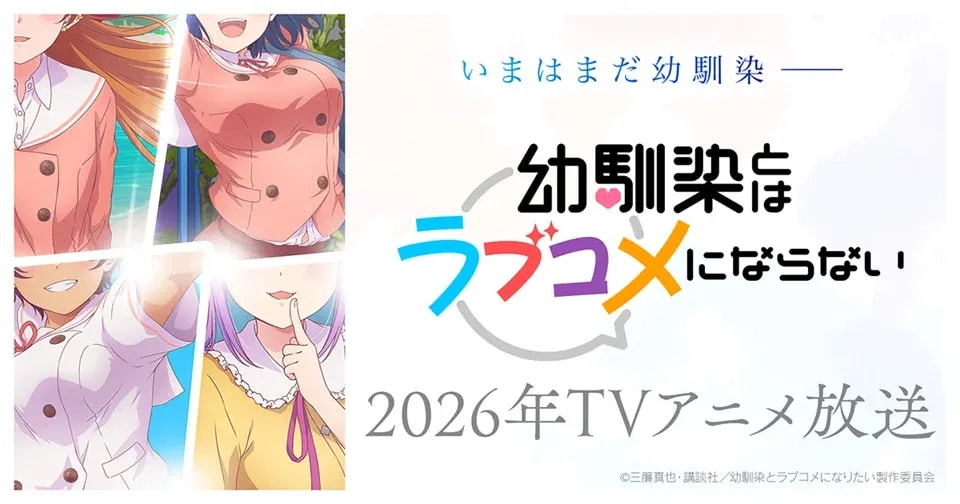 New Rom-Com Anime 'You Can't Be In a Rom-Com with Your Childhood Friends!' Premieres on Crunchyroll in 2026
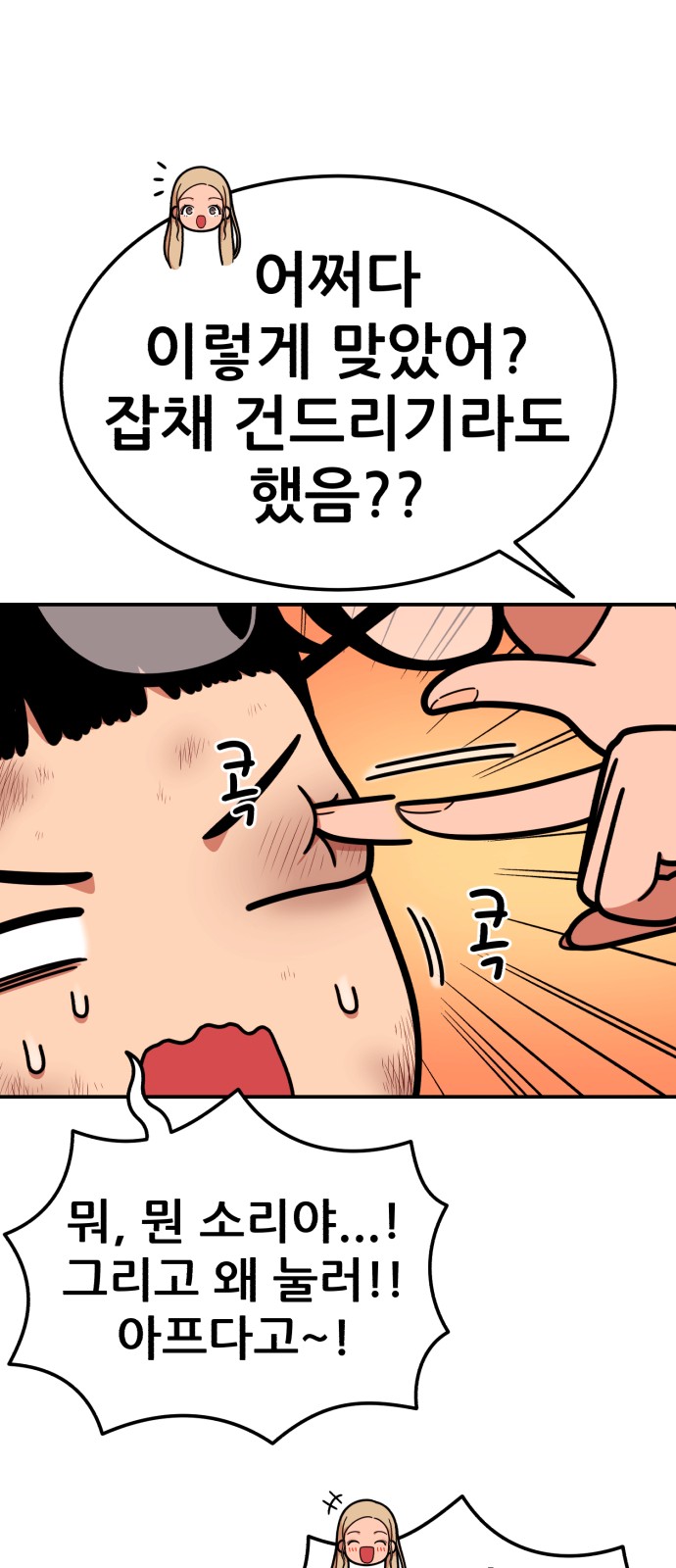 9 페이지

_ _ _ _ _

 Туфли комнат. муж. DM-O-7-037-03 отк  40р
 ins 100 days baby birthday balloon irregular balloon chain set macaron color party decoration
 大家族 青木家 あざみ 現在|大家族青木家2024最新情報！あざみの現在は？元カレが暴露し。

_ _ _ _ _

Convert the rows from the line that contains "Туфли комнат. муж." through the line that contains "大家族 青木家 あざみ" into a JSON list of strings with one string per line, leaving out any blank lines.

[
  " Туфли комнат. муж. DM-O-7-037-03 отк  40р",
  " ins 100 days baby birthday balloon irregular balloon chain set macaron color party decoration",
  " 大家族 青木家 あざみ 現在|大家族青木家2024最新情報！あざみの現在は？元カレが暴露し。"
]